I am aware that the audience is predominantly naturally bullish, otherwise why follow closely a sector in the first place. Some of my views might seem overly conservative/cautious; happy to hear thoughts that will make me change my mind. 1/n
Signs of a big correction were there, from mid-September. The Capesize market overshot, and got to $85k/day on the back of positional tightness caused primarily but not solely by weather and the massive spread between Brazil/Pac round which incentivized staying in the Pac
2/n
Iron ore nosedived, from 220 in mid-July to 100> in the first week of Oct. At the same time, c3 was at 50, lower grade long-haul started becoming uncompetitive. $Vale for example has spent years to get its cost at c.$20 so its main cost was by far freight
3/n
(Almost) everyone was of the view that Chinese rhetoric/actions wouldnt be as effective in the hot coal market as, to use a recent FFA line, it was tighter than a 🦀ass. Yet we saw a well-orchestrated attempt by 🇨🇳, immediately being successful in cooling-off prices by 50% 4/n
Positioning: A lot had been said on that, the mkt was long, and that a gamma squeeze was looming because of the OI in the FFA options mkt. To an extent this was true, BUT it is also a convenient excuse of what was/is really going.. A fig leaf hiding possible deeper problems.
5/n
Now at this stage one needs to distinguish between the short-term and the mid/long term outlook. Short-term the mkt looks scary. Ofc there will be periods of consolidation, days when the mkt will bounce,and people will need to hedge or try to pick the bottom bc of fomo
6/n
Money can be made trading such moves, and there are many traders whom i respect a lot, doing successfully exactly that day-in day-out. But in the grand scheme of things this is noise.
Even in this mkt which is very sentiment driven, fundamentals do prevail eventually.
7/n
What is,and will remain a positive aspect of the mkt is the supply side. Orderbook is and will remain at very low levels for the foreseeable future, for reasons that have been widely discussed recently.

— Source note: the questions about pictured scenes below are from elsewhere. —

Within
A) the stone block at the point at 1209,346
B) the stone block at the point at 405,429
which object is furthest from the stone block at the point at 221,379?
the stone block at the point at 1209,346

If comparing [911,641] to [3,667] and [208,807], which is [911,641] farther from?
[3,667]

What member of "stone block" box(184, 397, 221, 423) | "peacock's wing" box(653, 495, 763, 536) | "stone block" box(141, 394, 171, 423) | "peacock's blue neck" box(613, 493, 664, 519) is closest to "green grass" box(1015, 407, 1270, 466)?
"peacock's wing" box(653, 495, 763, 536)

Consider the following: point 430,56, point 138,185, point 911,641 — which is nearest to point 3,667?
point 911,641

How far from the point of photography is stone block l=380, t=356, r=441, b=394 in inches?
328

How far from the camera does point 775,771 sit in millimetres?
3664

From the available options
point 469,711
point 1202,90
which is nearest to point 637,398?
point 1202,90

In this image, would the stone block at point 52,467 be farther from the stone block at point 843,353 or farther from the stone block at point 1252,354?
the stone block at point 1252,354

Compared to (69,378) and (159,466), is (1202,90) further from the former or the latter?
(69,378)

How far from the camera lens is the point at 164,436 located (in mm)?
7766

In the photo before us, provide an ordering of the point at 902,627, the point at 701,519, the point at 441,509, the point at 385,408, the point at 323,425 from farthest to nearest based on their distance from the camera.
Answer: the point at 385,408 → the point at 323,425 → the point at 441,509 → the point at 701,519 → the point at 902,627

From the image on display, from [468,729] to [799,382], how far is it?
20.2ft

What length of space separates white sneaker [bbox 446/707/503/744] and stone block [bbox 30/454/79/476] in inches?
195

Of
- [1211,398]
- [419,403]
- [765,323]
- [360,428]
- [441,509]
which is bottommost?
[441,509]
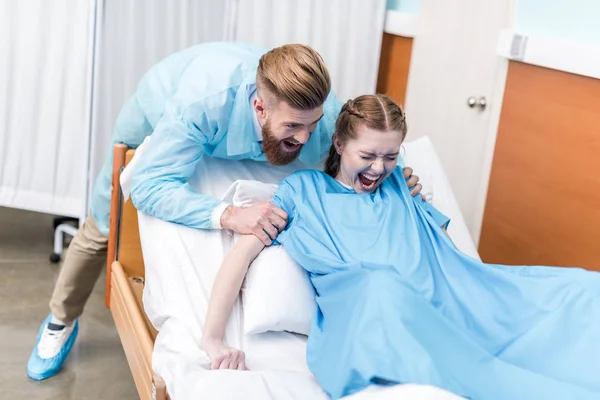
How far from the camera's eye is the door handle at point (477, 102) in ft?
8.09

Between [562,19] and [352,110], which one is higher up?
[562,19]

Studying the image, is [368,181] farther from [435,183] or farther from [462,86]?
[462,86]

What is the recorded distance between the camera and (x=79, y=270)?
2178 mm

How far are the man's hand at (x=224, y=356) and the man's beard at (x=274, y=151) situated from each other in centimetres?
49

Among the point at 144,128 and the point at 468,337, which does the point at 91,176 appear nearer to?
the point at 144,128

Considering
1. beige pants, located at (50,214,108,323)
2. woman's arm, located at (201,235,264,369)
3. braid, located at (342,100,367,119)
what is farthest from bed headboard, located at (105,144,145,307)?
braid, located at (342,100,367,119)

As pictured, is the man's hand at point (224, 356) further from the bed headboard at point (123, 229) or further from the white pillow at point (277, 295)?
the bed headboard at point (123, 229)

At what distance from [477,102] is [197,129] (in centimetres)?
106

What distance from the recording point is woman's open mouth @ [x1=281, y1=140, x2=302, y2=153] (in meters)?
1.78

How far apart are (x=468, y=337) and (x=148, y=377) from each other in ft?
2.20

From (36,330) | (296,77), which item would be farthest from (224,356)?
(36,330)

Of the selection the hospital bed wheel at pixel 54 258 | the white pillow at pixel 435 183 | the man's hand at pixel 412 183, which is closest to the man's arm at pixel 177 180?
the man's hand at pixel 412 183

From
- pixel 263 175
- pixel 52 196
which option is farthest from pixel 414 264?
pixel 52 196

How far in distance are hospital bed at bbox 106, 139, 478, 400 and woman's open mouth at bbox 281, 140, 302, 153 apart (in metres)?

EEXI and container orderbook covering yard capacity to name a couple.
8/n
The picture for the smaller sizes definitely looks a bit better. Coal and grains will move and minor bulks will provide bottom-up flow. If they can get further support from containers AND congestion issues remain unresolved (a big ?) the floor is higher than in recent past 9/n
To end, the picture is not all gloom and doom. However, the Capesize market has NOT found a floor yet. Believing so will surprise ppl negatively. Short-term disruptions will support the mkt but there are reasons indicating that we havent seen the worst for the year yet.
10/n
However, what im certain of, is that what one way or the other, this mkt will keep us on our toes, and will provide amazing opportunities within the next 6-12 months across all ship sizes.